Point is my lcr was submerged in saltwater, and sand, and it was not really anything that terrified me. I would not have done that with an automatic, it was bad with a revolver, but would have been worse with an auto IMO. I am also kinda lazy, an don't even own any automatic weapons anymore.


----------



## jim-henscheli (May 4, 2015)

Also, if your wife carries an lcr, than you carrying one would just streamline everything. Same ammo, same parts, both comfortable with it..


----------



## PCH5150 (Jun 15, 2015)

jim-henscheli said:


> Also, if your wife carries an lcr, than you carrying one would just streamline everything. Same ammo, same parts, both comfortable with it..

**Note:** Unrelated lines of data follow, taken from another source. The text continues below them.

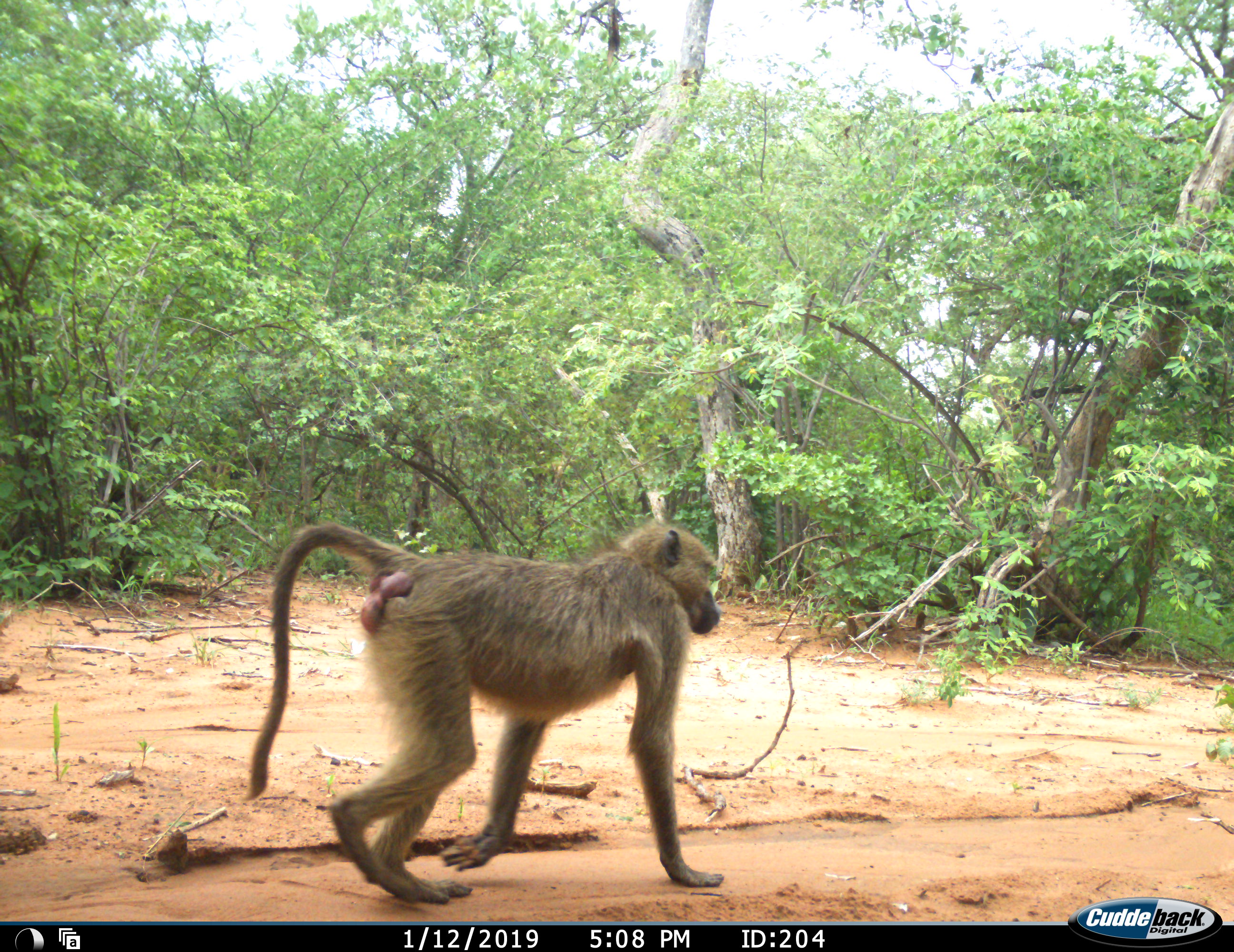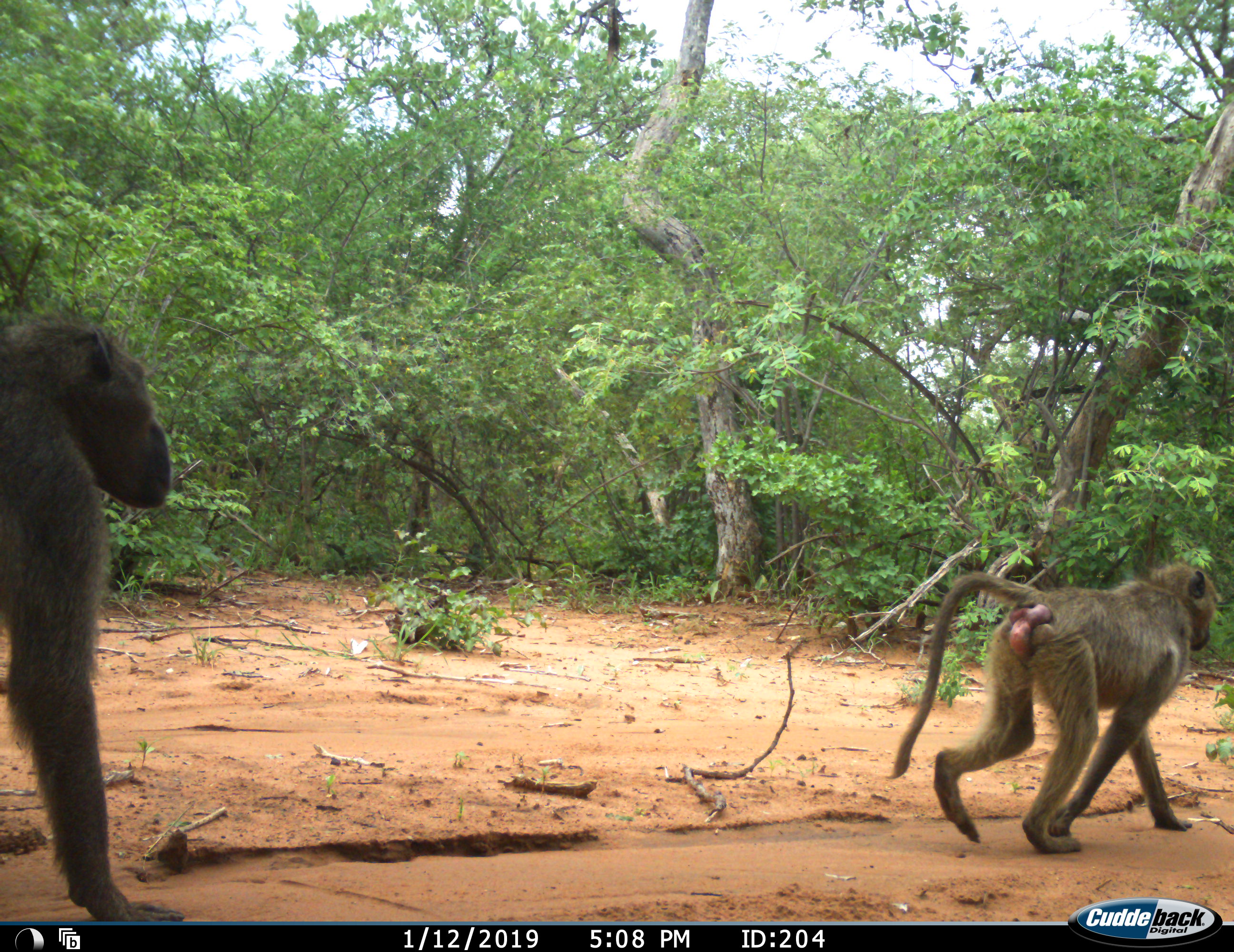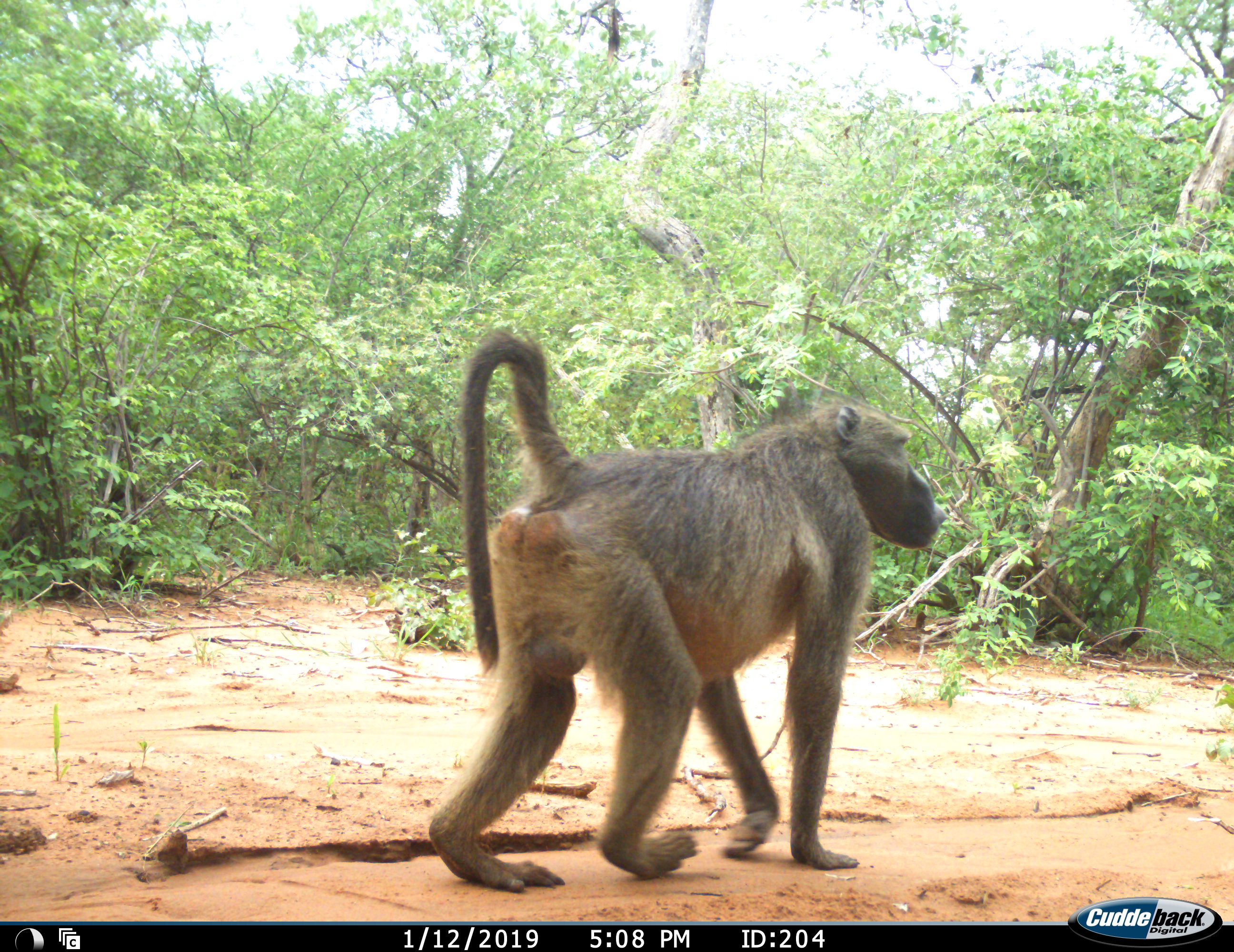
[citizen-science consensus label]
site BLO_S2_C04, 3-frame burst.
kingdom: Animalia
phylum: Chordata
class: Mammalia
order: Primates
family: Cercopithecidae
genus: Papio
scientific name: Papio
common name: baboon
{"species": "baboon (Papio)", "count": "2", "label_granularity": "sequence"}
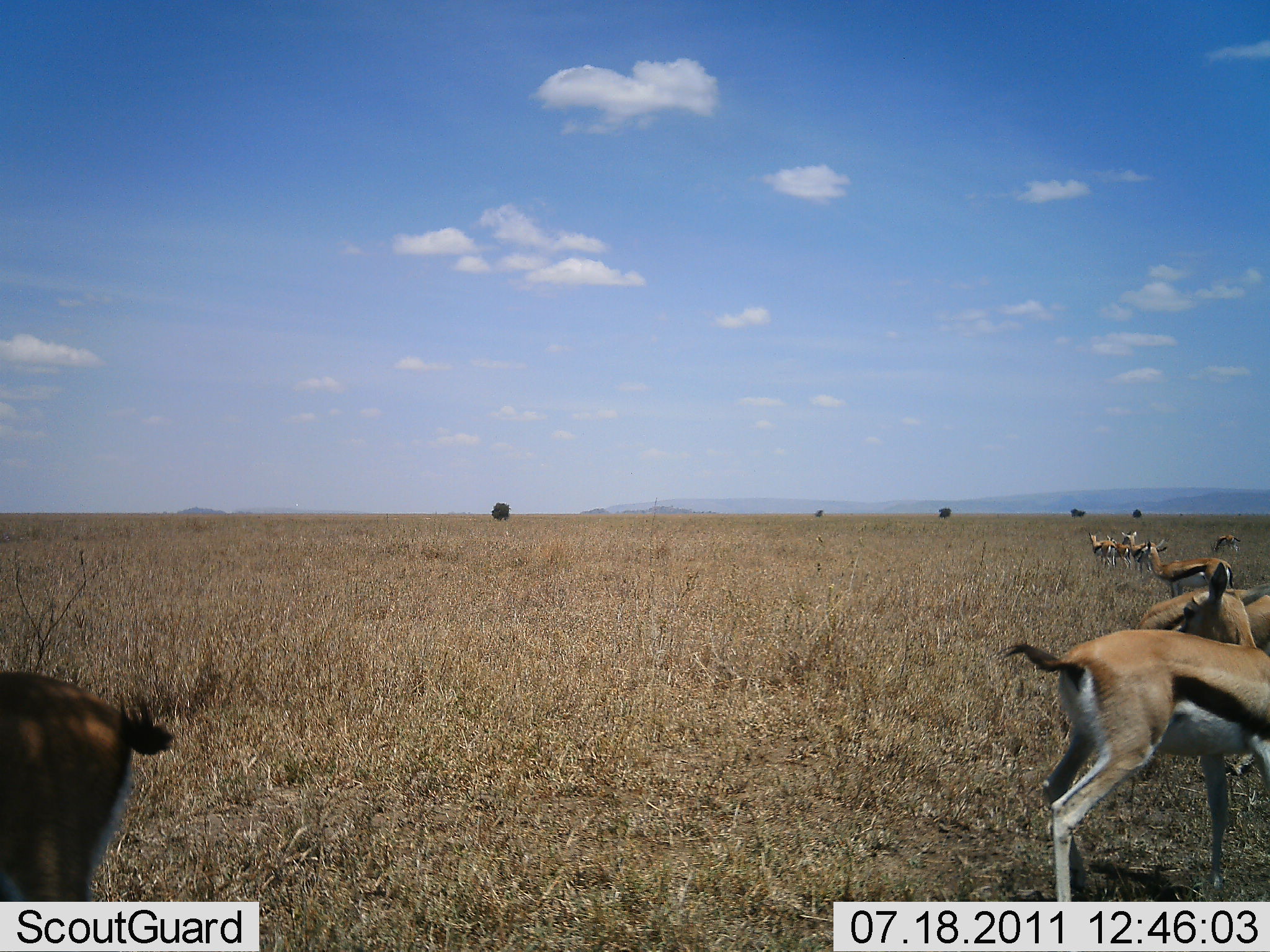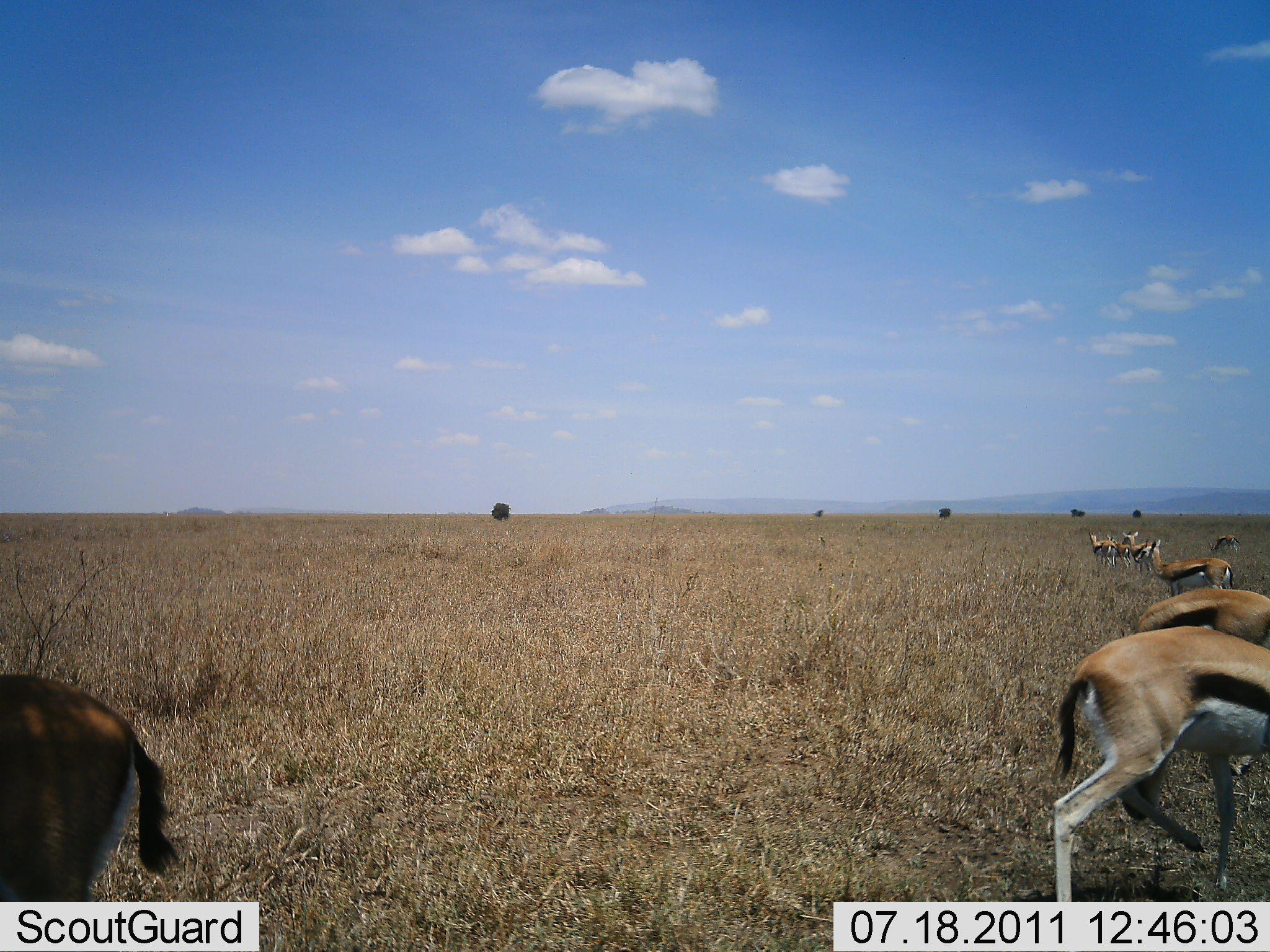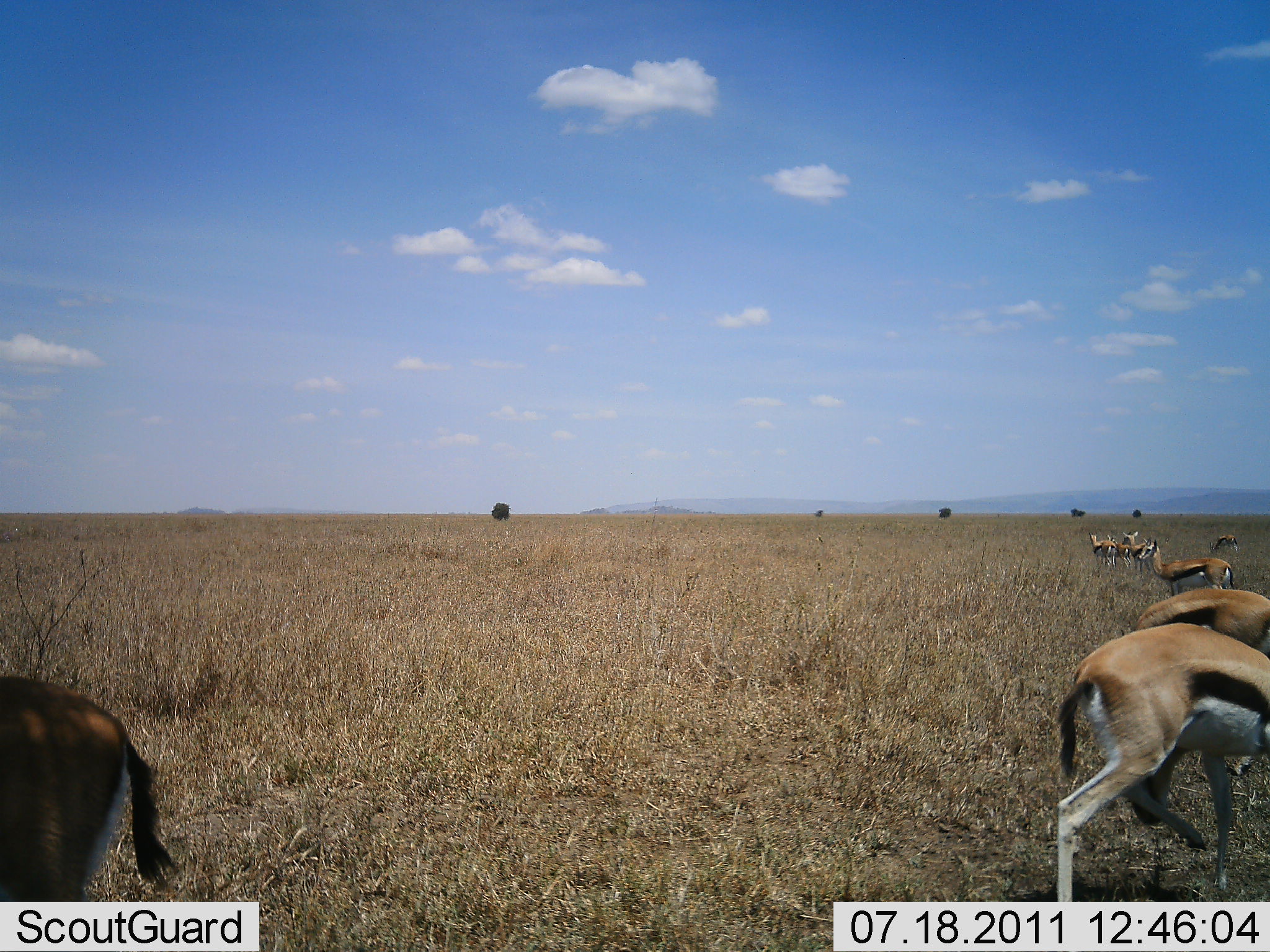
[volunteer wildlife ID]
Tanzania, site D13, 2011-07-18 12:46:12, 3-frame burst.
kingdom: Animalia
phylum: Chordata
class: Mammalia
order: Artiodactyla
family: Bovidae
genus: Eudorcas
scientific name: Eudorcas thomsonii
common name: thomson's gazelle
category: gazellethomsons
Gazellethomsons (thomson's gazelle) (Eudorcas thomsonii), count 8. Behavior (volunteer vote fractions): standing 75%, resting 0%, moving 0%, interacting 0%. Young present (vote fraction): 0%. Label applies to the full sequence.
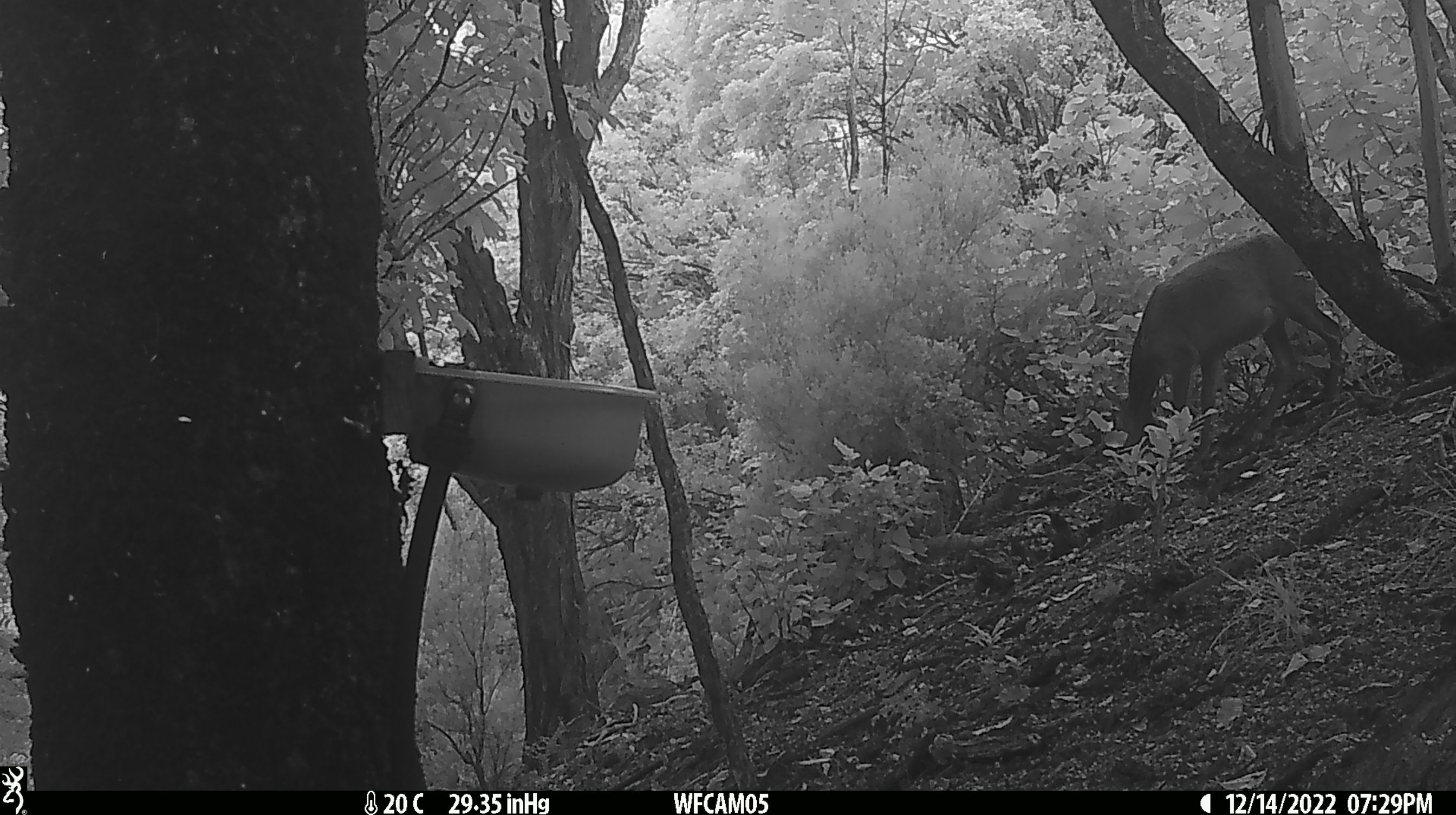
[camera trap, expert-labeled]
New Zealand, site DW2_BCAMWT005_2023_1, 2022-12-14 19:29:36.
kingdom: Animalia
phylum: Chordata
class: Mammalia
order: Artiodactyla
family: Cervidae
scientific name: Cervidae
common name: deer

Well that's a big reason all 3 of my revolvers are .38 or .357. I keep .38 stocked up, with smaller amounts of .357 on hand. That way I've got hundreds of rounds I can use in all my guns. I have to admit the obvious answer is another LCR. Part of the reason if I had to admit it is it's much more exciting to buy a new gun, instead of a duplicate of something you already have!


----------



## jim-henscheli (May 4, 2015)

Yeah that's gotten me to, but sometimes, whee the it's booze, guns or woman, I stick with what works, change and shiny new Shitt is what gets me in trouble.


----------



## Moonshinedave (Mar 28, 2013)

Don't have the.380 but not a stranger to Baretta, like their stuff.


----------



## sideKahr (Oct 15, 2014)

I've owned a Baretta Jetfire in .25 ACP for many years, good gun. Never shot a Pico.


----------



## bigwheel (Sep 22, 2014)

PCH5150 said:


> Anyone here own a Barreta Pico .380? I'm a revolver guy, but my wife carries the LCR, and my SP101 is a little bulky. I love the size of this thing for pocket carry. I'd love opinions, good or bad.


Looks very cool. Never had that model but did own a 92 F for a short while before giving it to the baby boy. Beretta has a great rep for overall quality so I betcha it would work good. A pal bought the smallest .380 Glock makes and pronouned it a POS which he traded off real quick. He had all kinds of feeding issues and stove piping with the thing. Found this write up on the Pico. Looks like they are striving to improve it as they go. Might make sure to get the latest addition. 
Beretta Pico .380 Gets Upgraded - Guns & Ammo


----------



## Seneca (Nov 16, 2012)

I like Beretta, they make some pretty nice pistols, I don't have any experience with the Pico, However their model 84 (Cheetah) in 380 is a nice compromise between a full size pistol and pocket pistol.


----------